As the years stand still…they babble. Incessantly. Text messages and emails and voices into little mobiles stuck in their ears and blogs and twitters and facebooks and youtubes and newscasts and talk shows and press conferences and chit-chatter as they walk in the streets and shop in stores and eat&drink, as they chatteringly demystify intimacy by making sex not love. They babble, hardly hear, barely listen, remember little. Only the born-deaf among us stay ahead of the struggle to be free in their own privacy. Only they can truly ‘read’. Only Helen Keller understood life in the present, what Siddhartha meant by: “those who live in the past have no future and those who live in the future do not live.”
The arc of the Seasons of Art: from the first hand-print on a cave wall to the astonishment of ancient Greece and Rome and Asia to the unbounded possibilities of the Renaissance to the Age of Elegance to the Age of Reason to the Age of Invention to the Age of whatever the 20th century was to the Age of Babble, the Winter season of undefined art.

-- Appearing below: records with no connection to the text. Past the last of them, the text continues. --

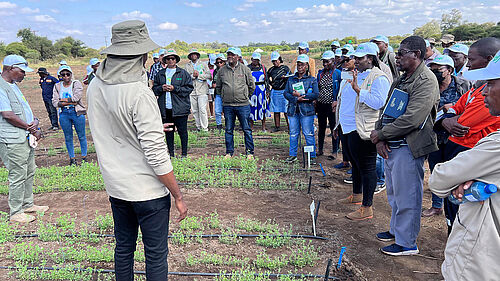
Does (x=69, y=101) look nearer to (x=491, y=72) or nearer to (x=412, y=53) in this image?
(x=412, y=53)

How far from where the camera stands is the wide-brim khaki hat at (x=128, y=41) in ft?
7.55

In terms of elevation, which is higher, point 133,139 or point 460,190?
point 133,139

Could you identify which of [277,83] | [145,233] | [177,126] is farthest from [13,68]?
[277,83]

At least 90% of the humans on this planet (maybe more) have never seen or touched a painting, a stretched canvas with images on it in oil or acryllic or charcoal. They see only photos - digitized, pixelated images of... painted images. The photos of paintings are not paintings!
Less for music though recordings dissolved the experience a long time ago. Less for printed books, the loss of tthe intimate experience of conversations with writers. Film, and what is now called video, the great art form of the 20th century is becoming the great babbling experience, the primary carrier of the Winter of Art as undefined, as monochromed and undefined as a winter landscape.

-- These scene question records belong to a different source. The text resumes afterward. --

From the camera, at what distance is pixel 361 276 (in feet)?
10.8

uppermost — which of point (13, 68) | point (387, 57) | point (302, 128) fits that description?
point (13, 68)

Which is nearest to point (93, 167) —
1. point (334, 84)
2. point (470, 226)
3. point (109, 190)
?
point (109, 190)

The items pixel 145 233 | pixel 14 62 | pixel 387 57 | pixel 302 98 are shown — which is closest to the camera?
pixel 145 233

Every time I revisit the film, Children of Men, I am heart-struck by Alfonso Cuarón’s menacing vision of life in a flooded, suffocating land—a landscape wet, covered with residual mud, a blue-grey landscape inhabited by mud-people, who no longer can hear their own thoughts, who are suffocating in a dissolving world and like dying fish are frantically trying to pierce the surface for a gasp of air, for the sound of their own names. It is a coldly frightening, almost intolerable view of a tolerated reality. It is Kubrick’s “2002” and Mallick’s “New World” and Scott’s “Kingdom of Heaven” and Edvard Munch's "The Scream."

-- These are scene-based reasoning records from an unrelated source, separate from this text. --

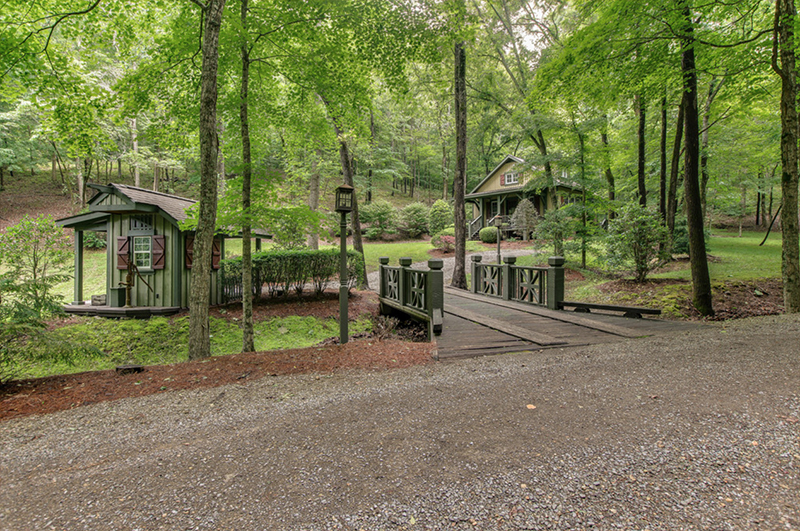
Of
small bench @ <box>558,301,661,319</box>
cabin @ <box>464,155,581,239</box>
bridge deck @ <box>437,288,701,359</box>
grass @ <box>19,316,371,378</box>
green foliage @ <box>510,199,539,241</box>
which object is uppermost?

In his film, Cuarón acquires the status of a visionary filmmaker and all the artistry that goes with it. As in the apocalyptic visions of Aldous Huxley and George Orwell, Cuarón sets his image in England, that persevering bastion of civilization, healthy or sick, which at a time of Earth-shattering catastrophe offers the only home for reasonable human survival. Cuarón’s England, whose language has become a polyglot of world tongues, is now reduced to an unrelenting, 24-hour-a-day babble: police-state government babble, enterprising commercial babble, insane political babble, babbling people who cannot close their mouths or still their voices for fear that the lights will go out in their eyes. It is an image of a freezing world that has lost the rule of law and the balance of human rights, whose only hope is in the belly of a young woman, who doesn’t know how that hope got there.
A dream?... or a familiar view of the horizon of our ungovernable planet as it disintegrates after 600 years of disappearing resources, the result of an uncontrolled, overwhelming explosion of population, lack of understanding, refusal to understand, a mushroom of babble that culminates in one arrogant phrase: “Good night and good luck!”?
Unbearable? Depressing? No, I don’t think so. Think of Helen Keller and Siddhartha. Think of nonvocal music and nonverbal dance. Think of the silence of mother-evolution. Think of the silence in the loving eyes in which you can see yourself and all the colors of the sea.